Mis mejillas se enrojecen por dos motivos. Uno, porque asumo que terminé vomitando encima de él luego de mi pase de locura temporal. Dos, porque considera que volveremos a beber juntos, lo que no será posible jamás.

—Siento todo esto, de verdad. No esperaba que mi noche de bodas fuera de esta forma.

—No es tu culpa —asegura y me mira por largo rato, al punto de que comienza a incomodarme.

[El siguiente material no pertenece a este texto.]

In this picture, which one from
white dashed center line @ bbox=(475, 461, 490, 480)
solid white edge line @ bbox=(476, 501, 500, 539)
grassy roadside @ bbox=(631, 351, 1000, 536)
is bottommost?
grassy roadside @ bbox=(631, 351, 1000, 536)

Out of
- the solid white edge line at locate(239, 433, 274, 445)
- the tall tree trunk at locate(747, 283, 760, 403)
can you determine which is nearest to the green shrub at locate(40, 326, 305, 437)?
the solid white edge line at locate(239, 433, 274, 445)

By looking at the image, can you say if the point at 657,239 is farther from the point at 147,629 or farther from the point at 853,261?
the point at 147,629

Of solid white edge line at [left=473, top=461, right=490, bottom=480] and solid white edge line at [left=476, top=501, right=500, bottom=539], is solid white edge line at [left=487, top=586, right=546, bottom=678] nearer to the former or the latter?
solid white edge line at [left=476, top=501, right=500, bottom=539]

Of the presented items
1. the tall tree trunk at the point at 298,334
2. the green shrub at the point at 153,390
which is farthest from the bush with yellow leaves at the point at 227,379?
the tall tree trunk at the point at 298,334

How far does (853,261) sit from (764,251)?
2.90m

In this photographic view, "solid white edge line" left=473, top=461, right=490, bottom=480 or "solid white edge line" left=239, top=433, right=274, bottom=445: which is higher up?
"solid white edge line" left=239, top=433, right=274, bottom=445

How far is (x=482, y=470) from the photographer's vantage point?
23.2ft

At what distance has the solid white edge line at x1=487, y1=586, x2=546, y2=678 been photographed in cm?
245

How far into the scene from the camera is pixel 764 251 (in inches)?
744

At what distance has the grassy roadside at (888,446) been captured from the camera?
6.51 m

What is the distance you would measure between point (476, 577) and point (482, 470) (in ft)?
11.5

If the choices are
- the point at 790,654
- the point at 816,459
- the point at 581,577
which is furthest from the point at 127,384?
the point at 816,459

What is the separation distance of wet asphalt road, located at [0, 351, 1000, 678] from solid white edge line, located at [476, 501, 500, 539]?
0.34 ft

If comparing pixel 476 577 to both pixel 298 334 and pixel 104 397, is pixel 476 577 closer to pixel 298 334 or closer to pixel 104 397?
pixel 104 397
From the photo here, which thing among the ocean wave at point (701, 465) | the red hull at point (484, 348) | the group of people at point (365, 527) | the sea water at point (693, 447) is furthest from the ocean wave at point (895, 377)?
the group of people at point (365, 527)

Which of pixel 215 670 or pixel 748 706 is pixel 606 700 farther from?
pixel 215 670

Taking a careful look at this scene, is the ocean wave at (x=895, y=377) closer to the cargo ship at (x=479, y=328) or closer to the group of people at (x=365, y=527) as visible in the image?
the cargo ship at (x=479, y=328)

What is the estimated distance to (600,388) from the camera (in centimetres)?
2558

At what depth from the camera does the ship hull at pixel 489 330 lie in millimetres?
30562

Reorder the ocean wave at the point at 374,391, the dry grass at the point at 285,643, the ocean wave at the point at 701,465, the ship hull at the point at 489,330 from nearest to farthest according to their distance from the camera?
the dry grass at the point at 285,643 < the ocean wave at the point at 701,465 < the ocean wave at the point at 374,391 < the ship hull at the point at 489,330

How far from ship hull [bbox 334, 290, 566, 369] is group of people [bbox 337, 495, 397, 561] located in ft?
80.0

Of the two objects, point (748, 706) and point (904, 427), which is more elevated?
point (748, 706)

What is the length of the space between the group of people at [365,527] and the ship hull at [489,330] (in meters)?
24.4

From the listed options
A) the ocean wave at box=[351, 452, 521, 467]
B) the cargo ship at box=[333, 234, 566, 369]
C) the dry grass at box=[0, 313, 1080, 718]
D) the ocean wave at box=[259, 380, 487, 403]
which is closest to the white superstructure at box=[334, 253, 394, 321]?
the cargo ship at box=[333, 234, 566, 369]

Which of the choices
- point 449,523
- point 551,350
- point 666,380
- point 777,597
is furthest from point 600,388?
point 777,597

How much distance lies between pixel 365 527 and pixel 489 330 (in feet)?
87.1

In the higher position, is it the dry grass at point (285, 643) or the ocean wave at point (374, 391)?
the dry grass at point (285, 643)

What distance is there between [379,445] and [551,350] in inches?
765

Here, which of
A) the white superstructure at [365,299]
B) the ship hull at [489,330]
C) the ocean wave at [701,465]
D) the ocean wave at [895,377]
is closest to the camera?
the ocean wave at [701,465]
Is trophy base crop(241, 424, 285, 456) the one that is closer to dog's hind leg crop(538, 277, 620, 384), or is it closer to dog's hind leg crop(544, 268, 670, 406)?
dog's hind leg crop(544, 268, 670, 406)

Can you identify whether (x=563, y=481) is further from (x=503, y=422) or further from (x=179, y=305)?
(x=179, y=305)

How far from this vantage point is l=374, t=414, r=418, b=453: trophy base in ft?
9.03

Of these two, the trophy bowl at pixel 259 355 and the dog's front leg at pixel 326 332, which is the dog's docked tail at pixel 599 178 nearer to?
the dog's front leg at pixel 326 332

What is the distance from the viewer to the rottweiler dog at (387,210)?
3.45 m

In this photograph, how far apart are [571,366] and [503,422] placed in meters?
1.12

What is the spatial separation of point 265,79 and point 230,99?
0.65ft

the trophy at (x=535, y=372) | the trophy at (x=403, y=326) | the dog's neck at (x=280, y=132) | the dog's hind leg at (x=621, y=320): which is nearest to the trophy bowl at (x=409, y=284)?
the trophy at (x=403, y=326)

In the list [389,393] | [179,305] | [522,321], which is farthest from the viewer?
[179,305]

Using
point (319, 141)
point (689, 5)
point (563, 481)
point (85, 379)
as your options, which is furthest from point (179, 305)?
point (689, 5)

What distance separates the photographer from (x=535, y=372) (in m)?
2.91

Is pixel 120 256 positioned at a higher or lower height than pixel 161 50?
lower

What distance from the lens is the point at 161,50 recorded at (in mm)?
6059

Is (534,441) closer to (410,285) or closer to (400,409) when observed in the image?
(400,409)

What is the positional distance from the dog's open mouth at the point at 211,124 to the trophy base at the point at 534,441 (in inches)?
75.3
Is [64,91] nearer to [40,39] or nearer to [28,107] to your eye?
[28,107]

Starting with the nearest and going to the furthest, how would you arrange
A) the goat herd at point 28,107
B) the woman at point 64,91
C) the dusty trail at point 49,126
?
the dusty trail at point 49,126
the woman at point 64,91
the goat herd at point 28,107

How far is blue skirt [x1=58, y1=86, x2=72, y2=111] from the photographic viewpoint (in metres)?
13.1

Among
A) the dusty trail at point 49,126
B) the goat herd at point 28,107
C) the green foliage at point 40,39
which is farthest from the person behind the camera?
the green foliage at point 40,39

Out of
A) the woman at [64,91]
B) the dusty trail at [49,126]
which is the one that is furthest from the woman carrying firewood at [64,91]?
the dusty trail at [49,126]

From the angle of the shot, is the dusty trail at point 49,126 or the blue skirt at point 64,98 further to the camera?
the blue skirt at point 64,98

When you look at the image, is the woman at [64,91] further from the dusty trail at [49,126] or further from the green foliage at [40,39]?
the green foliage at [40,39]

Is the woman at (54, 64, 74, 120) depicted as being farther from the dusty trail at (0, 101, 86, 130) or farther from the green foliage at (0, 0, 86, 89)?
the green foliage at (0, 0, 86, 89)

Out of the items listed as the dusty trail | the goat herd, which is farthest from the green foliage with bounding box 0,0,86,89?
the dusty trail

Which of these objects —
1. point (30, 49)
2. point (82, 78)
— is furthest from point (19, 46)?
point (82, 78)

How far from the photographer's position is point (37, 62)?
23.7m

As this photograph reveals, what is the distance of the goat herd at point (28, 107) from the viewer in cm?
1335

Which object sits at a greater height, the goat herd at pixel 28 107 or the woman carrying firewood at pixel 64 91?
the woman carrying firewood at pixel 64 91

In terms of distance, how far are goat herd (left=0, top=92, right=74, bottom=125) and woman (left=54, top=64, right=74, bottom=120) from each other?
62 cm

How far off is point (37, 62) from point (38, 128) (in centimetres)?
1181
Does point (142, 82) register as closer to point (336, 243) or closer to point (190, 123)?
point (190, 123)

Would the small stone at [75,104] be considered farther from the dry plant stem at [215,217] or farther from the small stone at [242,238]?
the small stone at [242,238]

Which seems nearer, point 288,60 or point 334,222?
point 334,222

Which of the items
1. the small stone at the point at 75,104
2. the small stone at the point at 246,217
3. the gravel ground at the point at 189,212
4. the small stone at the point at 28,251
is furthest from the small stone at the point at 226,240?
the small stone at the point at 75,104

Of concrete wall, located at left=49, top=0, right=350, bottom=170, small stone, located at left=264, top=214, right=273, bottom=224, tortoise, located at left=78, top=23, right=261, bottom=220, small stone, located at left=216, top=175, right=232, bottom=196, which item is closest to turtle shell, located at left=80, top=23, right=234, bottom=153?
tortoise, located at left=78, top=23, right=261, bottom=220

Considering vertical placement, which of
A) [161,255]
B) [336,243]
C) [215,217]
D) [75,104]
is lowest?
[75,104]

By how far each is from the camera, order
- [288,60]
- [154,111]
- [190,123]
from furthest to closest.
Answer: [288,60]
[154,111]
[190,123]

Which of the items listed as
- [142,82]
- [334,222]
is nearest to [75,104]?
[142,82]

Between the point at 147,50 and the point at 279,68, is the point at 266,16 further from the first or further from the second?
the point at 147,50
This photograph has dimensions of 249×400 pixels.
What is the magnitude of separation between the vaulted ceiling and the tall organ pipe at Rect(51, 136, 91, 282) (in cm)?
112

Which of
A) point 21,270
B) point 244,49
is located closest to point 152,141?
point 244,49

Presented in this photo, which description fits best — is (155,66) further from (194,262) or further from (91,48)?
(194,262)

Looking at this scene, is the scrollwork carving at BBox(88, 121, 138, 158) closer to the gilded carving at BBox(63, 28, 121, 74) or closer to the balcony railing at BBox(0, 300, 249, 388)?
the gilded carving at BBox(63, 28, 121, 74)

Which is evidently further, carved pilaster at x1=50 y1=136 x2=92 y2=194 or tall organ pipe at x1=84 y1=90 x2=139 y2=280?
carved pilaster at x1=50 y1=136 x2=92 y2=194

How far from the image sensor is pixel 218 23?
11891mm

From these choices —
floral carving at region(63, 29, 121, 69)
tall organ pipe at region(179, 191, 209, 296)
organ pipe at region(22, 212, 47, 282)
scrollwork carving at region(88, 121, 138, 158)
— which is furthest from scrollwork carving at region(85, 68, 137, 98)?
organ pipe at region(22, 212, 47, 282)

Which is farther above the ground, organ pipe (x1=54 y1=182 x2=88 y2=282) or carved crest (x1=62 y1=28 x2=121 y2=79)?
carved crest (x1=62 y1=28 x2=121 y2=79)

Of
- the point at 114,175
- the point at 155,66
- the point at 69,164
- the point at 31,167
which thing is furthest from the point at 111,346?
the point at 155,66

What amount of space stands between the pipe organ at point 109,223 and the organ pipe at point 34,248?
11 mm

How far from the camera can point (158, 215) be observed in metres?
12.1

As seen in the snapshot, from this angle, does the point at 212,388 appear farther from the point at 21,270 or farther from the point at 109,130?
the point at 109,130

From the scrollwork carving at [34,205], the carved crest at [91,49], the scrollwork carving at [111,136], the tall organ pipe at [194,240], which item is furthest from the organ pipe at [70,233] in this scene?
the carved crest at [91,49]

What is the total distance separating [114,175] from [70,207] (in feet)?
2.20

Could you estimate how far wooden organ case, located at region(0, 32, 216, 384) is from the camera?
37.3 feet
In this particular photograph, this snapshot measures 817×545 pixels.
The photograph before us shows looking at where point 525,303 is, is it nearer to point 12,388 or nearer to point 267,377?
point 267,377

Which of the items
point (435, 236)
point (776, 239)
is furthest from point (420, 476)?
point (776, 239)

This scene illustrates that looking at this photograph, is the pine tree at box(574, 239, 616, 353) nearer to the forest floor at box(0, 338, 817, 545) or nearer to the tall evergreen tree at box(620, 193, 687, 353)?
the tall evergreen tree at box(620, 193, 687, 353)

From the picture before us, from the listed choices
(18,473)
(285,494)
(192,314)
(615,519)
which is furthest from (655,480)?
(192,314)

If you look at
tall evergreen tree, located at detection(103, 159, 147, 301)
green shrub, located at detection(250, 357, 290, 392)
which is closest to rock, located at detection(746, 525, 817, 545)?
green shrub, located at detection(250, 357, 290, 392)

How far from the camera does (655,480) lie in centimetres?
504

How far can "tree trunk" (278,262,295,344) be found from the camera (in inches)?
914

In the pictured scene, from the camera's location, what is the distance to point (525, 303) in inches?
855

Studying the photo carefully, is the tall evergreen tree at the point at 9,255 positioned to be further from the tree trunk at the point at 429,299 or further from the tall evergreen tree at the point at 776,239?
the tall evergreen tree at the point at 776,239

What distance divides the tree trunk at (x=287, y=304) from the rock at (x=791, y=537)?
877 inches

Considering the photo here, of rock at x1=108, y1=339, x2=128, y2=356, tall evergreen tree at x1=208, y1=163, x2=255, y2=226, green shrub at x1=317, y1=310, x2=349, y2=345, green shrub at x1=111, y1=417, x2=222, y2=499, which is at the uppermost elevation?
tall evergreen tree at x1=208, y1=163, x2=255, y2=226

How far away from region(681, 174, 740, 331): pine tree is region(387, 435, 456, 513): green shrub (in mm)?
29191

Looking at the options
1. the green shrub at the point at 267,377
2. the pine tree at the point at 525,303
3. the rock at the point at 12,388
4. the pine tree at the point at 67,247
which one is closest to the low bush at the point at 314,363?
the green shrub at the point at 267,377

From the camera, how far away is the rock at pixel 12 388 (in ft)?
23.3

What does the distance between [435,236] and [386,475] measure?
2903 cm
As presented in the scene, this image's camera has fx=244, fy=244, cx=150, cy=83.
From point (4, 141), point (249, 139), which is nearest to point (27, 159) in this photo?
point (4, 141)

Muerdo mi labio inferior y es la prueba directa de cómo me siento, porque suelo hacerlo cuando estoy nerviosa. Sus ojos se dirijen a mi boca y se quedan ahí por unos segundos de más. Hasta que carraspeo y él desvía su atención de mi rostro.

—Tuve que buscar una camisa en el armario de Dylan, dile que luego se la devuelvo —informa, termina de arreglarse.

Yo me levanto de la cama y asumo que ya querrá irse, aunque no ha hecho amago de tener esa intención.

—Muchas gracias por traerme y por…cuidarme —digo y salgo de la habitación.

No tengo idea qué hora es, pero no quiero malentendidos. Suficiente tengo con saber que estuve profundamente dormida por sabe Dios cúanto tiempo.

—Ya eres de la familia. —Escucho que dice detrás de mí.

Aguanto el resoplido que me provoca y asiento, solo por quedar bien con él. Avanzamos hasta el salón, donde mis maletas y algunas cajas con cosas personales, adornan el espacio. Pero no me detengo, voy directo a la puerta para evitar que Ryan se quede más tiempo. No quiero problemas y viendo la forma en que Dylan me trató, posiblemente crea que me acosté con su hermano.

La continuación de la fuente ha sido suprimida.